Work item ::
Please output all of the entries exactly and omit any images they hold.

(Records for processing)

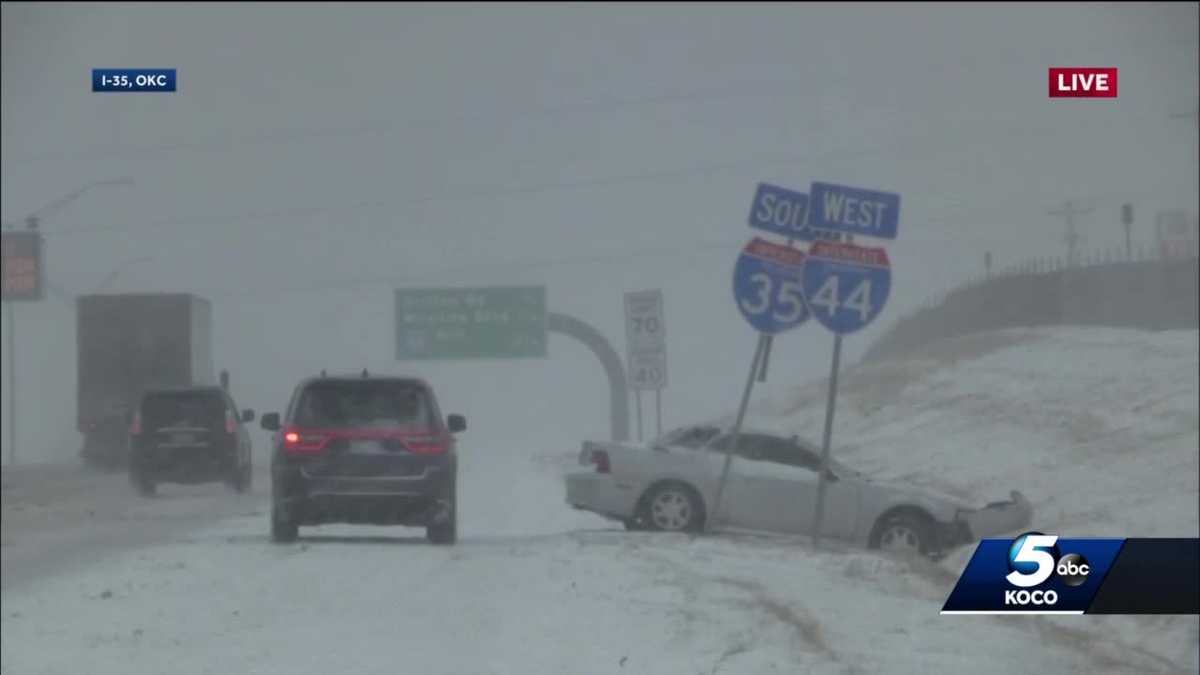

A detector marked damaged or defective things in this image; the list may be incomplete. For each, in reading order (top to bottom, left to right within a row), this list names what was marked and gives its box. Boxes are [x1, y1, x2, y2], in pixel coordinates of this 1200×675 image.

damaged front bumper [950, 492, 1036, 542]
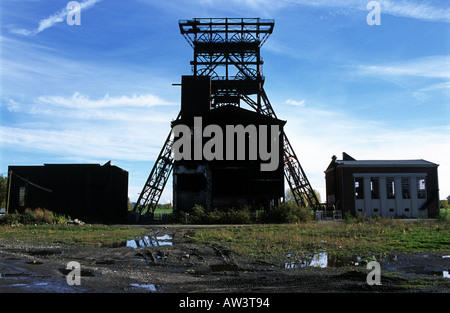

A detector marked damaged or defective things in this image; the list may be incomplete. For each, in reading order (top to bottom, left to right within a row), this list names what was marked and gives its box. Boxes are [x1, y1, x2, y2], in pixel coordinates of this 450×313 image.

rusty metal structure [132, 17, 322, 217]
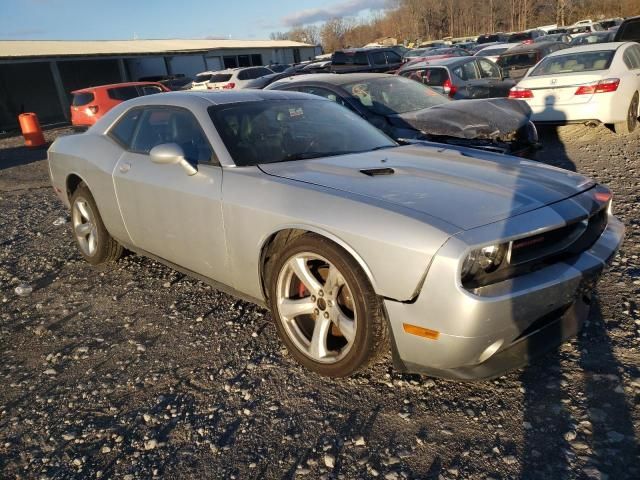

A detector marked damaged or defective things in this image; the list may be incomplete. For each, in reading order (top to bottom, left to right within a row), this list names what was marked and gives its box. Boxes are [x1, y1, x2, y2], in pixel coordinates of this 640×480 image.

(End Records for processing)

Task response ::
A detector marked damaged or defective things in this image; the list may be incomplete. For each, in reading order (top to bottom, left to right within a row), this list names what was marked and gives its box. Boxes are [x1, y1, x2, y2], in pixel coordinates of this 1200×675 image.

damaged front bumper [950, 492, 1036, 542]

A detector marked damaged or defective things in this image; the list may be incomplete. For each, in reading order (top to bottom, left to right within a row), this list names what was marked and gives its box. Boxes are [x1, y1, x2, y2], in pixel coordinates of this 450×313 image.

rusty metal structure [132, 17, 322, 217]

A detector marked damaged or defective things in this image; the list may be incomplete. For each, in reading order (top to bottom, left to right within a row), this list names what was marked and gives its box. Boxes are [x1, y1, x2, y2], in pixel coordinates of this 640×480 image.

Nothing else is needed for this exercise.